CritPt

Description

CritPt (Complex Research using Integrated Thinking - Physics Test) is a frontier physics research benchmark consisting of 70 research-level problems across 12 physics domains, created by 50+ active physics researchers from 30+ leading institutions. Each problem requires producing a Python function that returns the correct answer, which may be a numerical value, SymPy expression, or composite structure.

Capabilities

Research-level physics reasoning across condensed matter, quantum physics, AMO, astrophysics, HEP, mathematical physics, statistical physics, nuclear physics, nonlinear dynamics, fluid dynamics, and biophysics
Code generation for mathematical and numerical computation
Symbolic computation with SymPy
Numerical methods (ODEs, integrals, Monte Carlo simulations)

Variants

This environment provides two variants:

CritPt (critpt): Tool-augmented mode with sandbox code execution. Agents can use execute_code to iteratively explore and compute, then submit_answer to submit their final answer.
CritPtNoCode (critptnocode): Base model mode with answer submission only. Agents reason and produce answer code directly via submit_answer.

Compute Requirements

CritPt (sandbox variant): 4 CPUs, 8 GB RAM per sandbox. The original CritPt implementation uses a 30-minute (1800s) timeout for agent code exploration, and problems may involve numerical ODE solving, Monte Carlo simulations, or heavy symbolic computation.
CritPtNoCode: No additional compute (no sandbox)

License

Apache 2.0

Tasks

There are 70 test tasks spanning 12 physics domains. Each task is a research-level problem requiring an answer(...) Python function that returns the correct result.

Split: test (70 problems). No training split is provided, as the benchmark is designed for evaluation only.

Answer formats include:

Floating-point values (e.g., number of e-folds)
Lists of floats (e.g., coefficients)
SymPy expressions (e.g., beta functions, fidelity expressions)
Tuples of mixed types (e.g., symbolic expression + multiple choice letter)
Sets of tuples (e.g., expectation values)

Reward Structure

This is a deferred reward environment. The 70 test problems do not have public ground truth answers. The submit_answer tool returns reward=0 and stores the agent's generated code in the tool output metadata.

Stated exercise 1 »
Using the CritPt description, answer each question on its own line, marked (a), (b) and (c):
(a) How many CPUs and how much RAM does each sandbox get in the sandbox variant?
(b) Under what license is the environment released?
(c) What reward value does the submit_answer tool return?
Stated exercise 2 » List every answer format that the CritPt description names.
Stated exercise 3 » Continue the CritPt description from the end of its last sentence.

Data excerpt »
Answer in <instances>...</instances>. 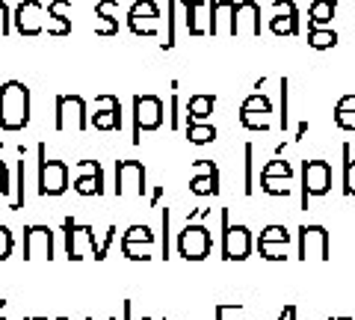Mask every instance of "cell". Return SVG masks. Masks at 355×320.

Written answer 1 »
(a) 4 CPUs and 8 GB RAM
(b) Apache 2.0
(c) reward=0

Written answer 2 »
Floating-point values
Lists of floats
SymPy expressions
Tuples of mixed types
Sets of tuples

Written answer 3 »
To obtain actual scores, collect all 70 submissions and batch-submit them to the CritPt grading server using evaluate.py:

python evaluate.py --results-dir ./results --api-key YOUR_AA_API_KEY

The grading server uses:

Numeric tolerance comparison for floating-point values
SymPy equivalence checking with algebraic simplification for symbolic expressions
Element-wise grading for composite answers (all components must match)
30-second execution timeout per problem
Restricted library set: math, numpy, sympy, scipy

Grading is binary: a problem is correct only if all components match the ground truth.

Rate limit: 10 batch submissions per 24-hour window per API key.

Data

Problem data is loaded from the HuggingFace dataset. Each problem includes:

Full problem description with LaTeX
Code template with function signature and docstring
Physics domain tag

Ground truth answers are held privately on the grading server.

Tools

CritPt (sandbox variant)

execute_code(code: str): Run Python code in a sandboxed environment (1800s timeout). Available libraries: math, numpy, sympy, scipy.
submit_answer(code: str): Submit final answer as Python code defining the answer(...) function.

CritPtNoCode (base variant)

submit_answer(code: str): Submit final answer as Python code defining the answer(...) function.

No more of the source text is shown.